Transcribe the following entries word for word. End with the line where "genus: Martes" appears.

Stored data entries

::::::::::

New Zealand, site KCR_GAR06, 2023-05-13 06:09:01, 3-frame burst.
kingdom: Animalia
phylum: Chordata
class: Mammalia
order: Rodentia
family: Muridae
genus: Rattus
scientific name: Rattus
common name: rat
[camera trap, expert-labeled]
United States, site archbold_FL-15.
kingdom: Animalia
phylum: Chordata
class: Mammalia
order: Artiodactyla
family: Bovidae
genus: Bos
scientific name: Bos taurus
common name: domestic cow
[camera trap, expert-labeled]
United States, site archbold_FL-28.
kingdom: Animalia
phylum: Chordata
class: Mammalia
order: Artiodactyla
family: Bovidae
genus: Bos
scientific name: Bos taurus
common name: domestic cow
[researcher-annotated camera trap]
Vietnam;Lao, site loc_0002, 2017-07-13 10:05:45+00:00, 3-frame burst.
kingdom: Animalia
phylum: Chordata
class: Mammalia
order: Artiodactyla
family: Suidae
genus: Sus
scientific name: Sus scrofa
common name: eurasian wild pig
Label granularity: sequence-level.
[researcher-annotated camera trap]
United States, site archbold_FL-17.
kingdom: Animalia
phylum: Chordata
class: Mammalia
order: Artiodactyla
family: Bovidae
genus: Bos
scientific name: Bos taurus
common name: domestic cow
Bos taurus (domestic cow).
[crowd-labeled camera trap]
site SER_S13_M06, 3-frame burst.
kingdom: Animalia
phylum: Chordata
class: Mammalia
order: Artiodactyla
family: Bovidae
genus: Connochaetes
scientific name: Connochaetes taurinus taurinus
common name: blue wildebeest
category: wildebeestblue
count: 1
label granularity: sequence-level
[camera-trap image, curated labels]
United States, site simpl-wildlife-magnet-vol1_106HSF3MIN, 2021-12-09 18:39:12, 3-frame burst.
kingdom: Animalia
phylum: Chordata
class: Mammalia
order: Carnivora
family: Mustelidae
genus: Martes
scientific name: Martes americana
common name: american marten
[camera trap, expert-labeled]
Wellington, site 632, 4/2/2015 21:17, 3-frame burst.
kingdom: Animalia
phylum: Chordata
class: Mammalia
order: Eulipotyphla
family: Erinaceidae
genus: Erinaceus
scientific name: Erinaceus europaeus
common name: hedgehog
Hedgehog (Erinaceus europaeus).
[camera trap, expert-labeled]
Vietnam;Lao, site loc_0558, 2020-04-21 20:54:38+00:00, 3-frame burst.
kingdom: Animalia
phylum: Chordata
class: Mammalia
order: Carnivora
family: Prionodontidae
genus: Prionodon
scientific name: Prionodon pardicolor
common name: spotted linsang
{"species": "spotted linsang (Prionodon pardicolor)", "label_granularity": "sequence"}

::::::::::

> [Task result]
New Zealand, site KCR_GAR06, 2023-05-13 06:09:01, 3-frame burst.
kingdom: Animalia
phylum: Chordata
class: Mammalia
order: Rodentia
family: Muridae
genus: Rattus
scientific name: Rattus
common name: rat
[camera trap, expert-labeled]
United States, site archbold_FL-15.
kingdom: Animalia
phylum: Chordata
class: Mammalia
order: Artiodactyla
family: Bovidae
genus: Bos
scientific name: Bos taurus
common name: domestic cow
[camera trap, expert-labeled]
United States, site archbold_FL-28.
kingdom: Animalia
phylum: Chordata
class: Mammalia
order: Artiodactyla
family: Bovidae
genus: Bos
scientific name: Bos taurus
common name: domestic cow
[researcher-annotated camera trap]
Vietnam;Lao, site loc_0002, 2017-07-13 10:05:45+00:00, 3-frame burst.
kingdom: Animalia
phylum: Chordata
class: Mammalia
order: Artiodactyla
family: Suidae
genus: Sus
scientific name: Sus scrofa
common name: eurasian wild pig
Label granularity: sequence-level.
[researcher-annotated camera trap]
United States, site archbold_FL-17.
kingdom: Animalia
phylum: Chordata
class: Mammalia
order: Artiodactyla
family: Bovidae
genus: Bos
scientific name: Bos taurus
common name: domestic cow
Bos taurus (domestic cow).
[crowd-labeled camera trap]
site SER_S13_M06, 3-frame burst.
kingdom: Animalia
phylum: Chordata
class: Mammalia
order: Artiodactyla
family: Bovidae
genus: Connochaetes
scientific name: Connochaetes taurinus taurinus
common name: blue wildebeest
category: wildebeestblue
count: 1
label granularity: sequence-level
[camera-trap image, curated labels]
United States, site simpl-wildlife-magnet-vol1_106HSF3MIN, 2021-12-09 18:39:12, 3-frame burst.
kingdom: Animalia
phylum: Chordata
class: Mammalia
order: Carnivora
family: Mustelidae
genus: Martes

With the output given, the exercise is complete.